SOURCE PASSAGE:
* * * *
Here’s one exchange between Sanders and a Trump voter who was asked to explain why she backed Trump:
GAIL SPARKS: I think the country needs a bit of a change. They have put a lot of Republic[ans], Democrats — professional politicians in that office. Trump seemed more of him being the businessman. And what’s this country full of? Business or talk?
SANDERS: I think you make a good point. What you’re really saying is that people are sick and tired of establishment politics. You want someone to cut through the crap. I understand that.
SPARKS: Exactly.
A similar dynamic played out in the forum over trade. Sanders probed the Trump voters to explain why they believed middle-class wages were stagnating or falling, and they strongly agreed with him that free trade deals were to blame:
SANDERS: Why is the middle class declining?
MATT AUGUSTINE: Because so many of our jobs are going overseas.
SANDERS: Do we all agree that our trade policies — NAFTA, PAT — with China have been a disaster?
AUGUSTINE: They’re terrible ...
* * * *
RECORDS PROVIDED:
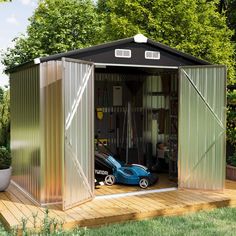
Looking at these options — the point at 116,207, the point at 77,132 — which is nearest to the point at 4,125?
the point at 77,132

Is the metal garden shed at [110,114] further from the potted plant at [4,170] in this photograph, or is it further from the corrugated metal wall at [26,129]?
the potted plant at [4,170]

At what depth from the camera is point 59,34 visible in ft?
64.7

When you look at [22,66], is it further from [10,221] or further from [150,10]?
[150,10]

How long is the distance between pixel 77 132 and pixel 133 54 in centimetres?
163

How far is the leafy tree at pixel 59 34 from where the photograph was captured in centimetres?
1953

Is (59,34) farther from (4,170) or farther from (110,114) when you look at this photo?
(4,170)

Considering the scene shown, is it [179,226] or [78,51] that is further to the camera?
[78,51]

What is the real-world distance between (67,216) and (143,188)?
2.01m

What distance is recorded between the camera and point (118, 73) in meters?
9.18

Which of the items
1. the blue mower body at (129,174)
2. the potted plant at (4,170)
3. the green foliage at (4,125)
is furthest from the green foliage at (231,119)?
the green foliage at (4,125)

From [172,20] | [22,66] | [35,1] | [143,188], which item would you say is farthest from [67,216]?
[35,1]

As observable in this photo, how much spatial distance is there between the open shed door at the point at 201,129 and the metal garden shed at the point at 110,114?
16 mm

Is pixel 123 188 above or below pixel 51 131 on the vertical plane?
below

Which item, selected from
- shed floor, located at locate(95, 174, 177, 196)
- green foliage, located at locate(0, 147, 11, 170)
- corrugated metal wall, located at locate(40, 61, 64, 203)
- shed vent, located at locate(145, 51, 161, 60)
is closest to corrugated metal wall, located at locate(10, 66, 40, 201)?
corrugated metal wall, located at locate(40, 61, 64, 203)
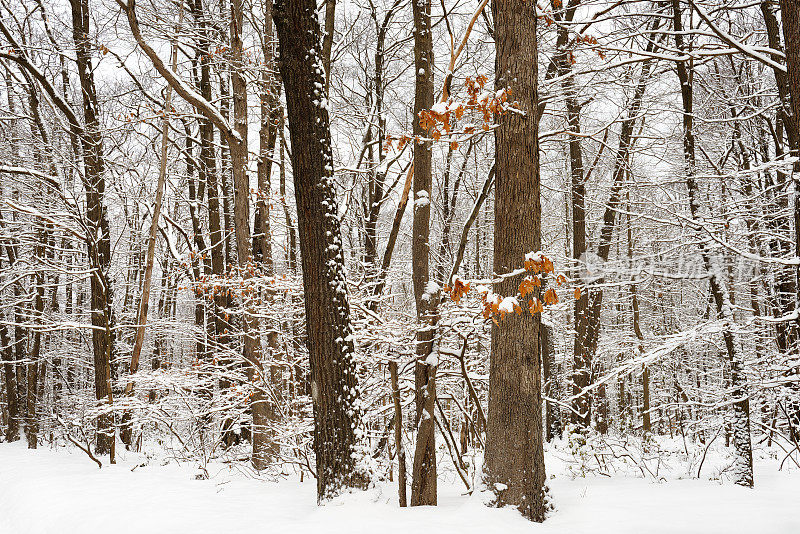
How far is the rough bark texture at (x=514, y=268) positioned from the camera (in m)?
4.20

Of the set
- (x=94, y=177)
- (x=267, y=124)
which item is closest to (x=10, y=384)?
(x=94, y=177)

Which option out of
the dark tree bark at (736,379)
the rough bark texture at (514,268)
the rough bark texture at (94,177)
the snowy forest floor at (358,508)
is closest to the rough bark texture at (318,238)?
the snowy forest floor at (358,508)

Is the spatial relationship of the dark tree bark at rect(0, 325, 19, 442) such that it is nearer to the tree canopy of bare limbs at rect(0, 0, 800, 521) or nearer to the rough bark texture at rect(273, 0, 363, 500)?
the tree canopy of bare limbs at rect(0, 0, 800, 521)

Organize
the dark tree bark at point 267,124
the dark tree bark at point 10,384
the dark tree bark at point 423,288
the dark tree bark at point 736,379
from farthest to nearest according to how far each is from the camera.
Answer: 1. the dark tree bark at point 10,384
2. the dark tree bark at point 267,124
3. the dark tree bark at point 736,379
4. the dark tree bark at point 423,288

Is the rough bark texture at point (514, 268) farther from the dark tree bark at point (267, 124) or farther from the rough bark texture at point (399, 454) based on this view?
the dark tree bark at point (267, 124)

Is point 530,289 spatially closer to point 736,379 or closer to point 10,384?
point 736,379

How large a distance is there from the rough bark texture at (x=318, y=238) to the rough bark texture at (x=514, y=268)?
1343mm

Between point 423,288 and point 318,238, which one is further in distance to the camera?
point 423,288

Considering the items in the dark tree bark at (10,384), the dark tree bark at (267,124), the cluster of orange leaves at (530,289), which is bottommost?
the dark tree bark at (10,384)

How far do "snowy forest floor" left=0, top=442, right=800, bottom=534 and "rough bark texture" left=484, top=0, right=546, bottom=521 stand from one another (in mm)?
340

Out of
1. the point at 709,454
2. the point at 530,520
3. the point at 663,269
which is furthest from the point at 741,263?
the point at 709,454

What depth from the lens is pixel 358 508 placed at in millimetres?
4316

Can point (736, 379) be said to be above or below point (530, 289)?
below

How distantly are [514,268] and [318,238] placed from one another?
1803 mm
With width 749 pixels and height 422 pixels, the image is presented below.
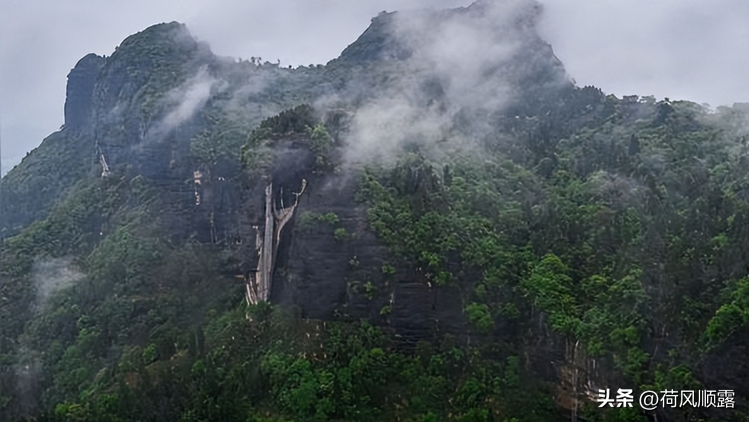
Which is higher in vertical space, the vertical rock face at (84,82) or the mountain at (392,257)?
the vertical rock face at (84,82)

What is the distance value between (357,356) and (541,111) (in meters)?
21.7

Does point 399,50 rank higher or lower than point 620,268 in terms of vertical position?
higher

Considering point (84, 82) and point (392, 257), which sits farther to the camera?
point (84, 82)

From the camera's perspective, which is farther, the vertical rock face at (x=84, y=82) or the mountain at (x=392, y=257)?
the vertical rock face at (x=84, y=82)

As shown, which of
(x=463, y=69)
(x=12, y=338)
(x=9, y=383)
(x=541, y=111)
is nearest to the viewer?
(x=9, y=383)

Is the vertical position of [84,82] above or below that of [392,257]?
above

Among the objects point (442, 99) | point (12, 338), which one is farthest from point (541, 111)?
point (12, 338)

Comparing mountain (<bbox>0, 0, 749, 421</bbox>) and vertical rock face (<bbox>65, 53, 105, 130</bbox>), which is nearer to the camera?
mountain (<bbox>0, 0, 749, 421</bbox>)

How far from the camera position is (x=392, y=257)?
3309 cm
* * * *
PROBLEM: Could you carry on the passage on Sanders and the Trump voters from where it stops? The rows are separate from the passage on Sanders and the Trump voters.

EXERCISE RESULT:
SANDERS: Is there a general consensus here that American trade policies have failed the American worker?
(Loud applause)
Forget whether you think Sanders is right or wrong about any of this on the policy merits, or whether his railing against “establishment politics” is opportunistic posturing. Politically, the issues on which they found agreement — attacks on politicians in Washington, condemnations of free trade deals — are ones on which Sanders ran a campaign significantly closer to Trump’s than Hillary Clinton did. And they’re all issues that the Trump voters in the Wisconsin crowd told Hayes they cared about deeply.
If you want to bring these voters back to the Democratic Party, last night’s forum suggested that adopting Sanders’s stronger positions against the political establishment and against free trade would be a good place to start.
Would the Rust Belt really embrace democratic socialism?
But if these parts of Sanders’s message clearly resonated with the Trump voters in the crowd, other parts of what he was selling were greeted with much more skepticism.
In particular, some of Sanders’s most aggressive economic and domestic policy agendas — the ones that made him a darling of progressives and lefties throughout the country — were also the ones the Trump voters appeared to have the toughest time stomaching.
Take one Trump voter’s reaction to Sanders’s proposal for free college tuition:
CHRIS HAYES: What did you think of it when the senator said, “Free college tuition”?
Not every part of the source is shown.